- _Given data_:
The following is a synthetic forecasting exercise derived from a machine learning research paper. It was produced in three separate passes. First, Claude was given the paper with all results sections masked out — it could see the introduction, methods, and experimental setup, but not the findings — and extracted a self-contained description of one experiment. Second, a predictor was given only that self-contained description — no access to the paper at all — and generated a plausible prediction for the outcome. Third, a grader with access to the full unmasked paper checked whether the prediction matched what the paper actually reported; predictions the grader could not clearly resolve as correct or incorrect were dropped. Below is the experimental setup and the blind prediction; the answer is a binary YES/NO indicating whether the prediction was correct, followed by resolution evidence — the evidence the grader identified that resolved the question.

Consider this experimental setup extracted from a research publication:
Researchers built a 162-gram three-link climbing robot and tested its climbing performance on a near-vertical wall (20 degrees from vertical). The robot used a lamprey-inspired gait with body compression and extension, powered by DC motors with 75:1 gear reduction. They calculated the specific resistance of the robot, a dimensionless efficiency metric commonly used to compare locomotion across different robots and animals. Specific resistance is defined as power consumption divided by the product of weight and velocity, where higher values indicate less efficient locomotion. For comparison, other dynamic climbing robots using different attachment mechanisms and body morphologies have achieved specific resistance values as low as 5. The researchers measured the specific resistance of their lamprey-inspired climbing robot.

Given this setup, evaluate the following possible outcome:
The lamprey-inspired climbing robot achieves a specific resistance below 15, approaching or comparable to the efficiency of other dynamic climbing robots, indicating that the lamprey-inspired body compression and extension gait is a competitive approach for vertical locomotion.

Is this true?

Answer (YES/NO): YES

* * *

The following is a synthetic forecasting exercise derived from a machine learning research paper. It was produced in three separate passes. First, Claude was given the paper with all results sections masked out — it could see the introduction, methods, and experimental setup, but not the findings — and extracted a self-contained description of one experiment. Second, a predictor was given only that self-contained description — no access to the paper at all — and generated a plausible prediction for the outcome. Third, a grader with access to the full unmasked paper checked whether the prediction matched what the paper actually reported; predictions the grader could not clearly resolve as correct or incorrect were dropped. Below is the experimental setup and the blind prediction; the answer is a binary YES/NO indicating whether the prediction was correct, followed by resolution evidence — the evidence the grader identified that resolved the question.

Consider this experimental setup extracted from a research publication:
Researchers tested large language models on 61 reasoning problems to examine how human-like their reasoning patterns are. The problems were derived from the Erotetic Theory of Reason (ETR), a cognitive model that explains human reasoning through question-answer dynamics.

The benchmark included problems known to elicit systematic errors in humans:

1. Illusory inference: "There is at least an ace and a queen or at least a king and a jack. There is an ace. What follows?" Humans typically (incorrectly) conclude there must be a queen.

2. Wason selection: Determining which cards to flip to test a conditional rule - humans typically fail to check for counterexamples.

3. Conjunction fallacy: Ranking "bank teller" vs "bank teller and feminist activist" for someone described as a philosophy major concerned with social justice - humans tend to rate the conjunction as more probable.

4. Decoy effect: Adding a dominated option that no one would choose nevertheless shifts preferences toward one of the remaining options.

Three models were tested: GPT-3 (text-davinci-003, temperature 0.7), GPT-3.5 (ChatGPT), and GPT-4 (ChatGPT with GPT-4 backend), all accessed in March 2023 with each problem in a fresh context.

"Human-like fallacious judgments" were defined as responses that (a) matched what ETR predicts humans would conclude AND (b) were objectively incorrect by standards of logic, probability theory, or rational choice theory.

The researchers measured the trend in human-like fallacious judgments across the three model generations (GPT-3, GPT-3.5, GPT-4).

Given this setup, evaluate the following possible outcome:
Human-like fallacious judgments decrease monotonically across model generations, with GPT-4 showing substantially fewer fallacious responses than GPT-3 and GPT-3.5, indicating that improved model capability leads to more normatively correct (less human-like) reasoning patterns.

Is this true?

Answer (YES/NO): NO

* * *

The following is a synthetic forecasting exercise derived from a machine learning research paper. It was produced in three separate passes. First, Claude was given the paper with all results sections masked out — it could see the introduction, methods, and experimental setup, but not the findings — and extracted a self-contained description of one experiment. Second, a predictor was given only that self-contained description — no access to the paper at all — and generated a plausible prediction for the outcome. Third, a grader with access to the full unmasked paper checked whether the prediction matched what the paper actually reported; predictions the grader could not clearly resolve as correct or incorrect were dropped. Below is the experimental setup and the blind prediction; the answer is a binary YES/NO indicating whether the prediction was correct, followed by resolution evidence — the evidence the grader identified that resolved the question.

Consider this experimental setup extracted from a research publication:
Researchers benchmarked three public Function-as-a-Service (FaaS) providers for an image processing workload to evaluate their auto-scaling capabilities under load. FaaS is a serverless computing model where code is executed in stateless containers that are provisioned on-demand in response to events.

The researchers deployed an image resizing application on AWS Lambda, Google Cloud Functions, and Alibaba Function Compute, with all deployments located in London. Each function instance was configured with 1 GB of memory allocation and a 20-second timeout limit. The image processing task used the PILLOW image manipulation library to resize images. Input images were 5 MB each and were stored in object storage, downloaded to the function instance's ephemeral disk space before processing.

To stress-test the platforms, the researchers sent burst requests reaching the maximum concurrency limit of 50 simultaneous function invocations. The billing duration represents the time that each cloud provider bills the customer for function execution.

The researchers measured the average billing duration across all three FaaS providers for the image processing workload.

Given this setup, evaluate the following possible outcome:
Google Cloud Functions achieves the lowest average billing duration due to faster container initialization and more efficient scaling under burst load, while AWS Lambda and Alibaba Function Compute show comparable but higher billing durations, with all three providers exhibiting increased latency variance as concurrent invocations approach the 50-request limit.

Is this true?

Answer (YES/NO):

- _What you should do_: Using the data above, transcribe the lines that run from the line with "2. Wason selection: Determining" to the line with "4. Decoy effect: Adding", both ends kept, and output nothing else.

- _Output below_:
2. Wason selection: Determining which cards to flip to test a conditional rule - humans typically fail to check for counterexamples.

3. Conjunction fallacy: Ranking "bank teller" vs "bank teller and feminist activist" for someone described as a philosophy major concerned with social justice - humans tend to rate the conjunction as more probable.

4. Decoy effect: Adding a dominated option that no one would choose nevertheless shifts preferences toward one of the remaining options.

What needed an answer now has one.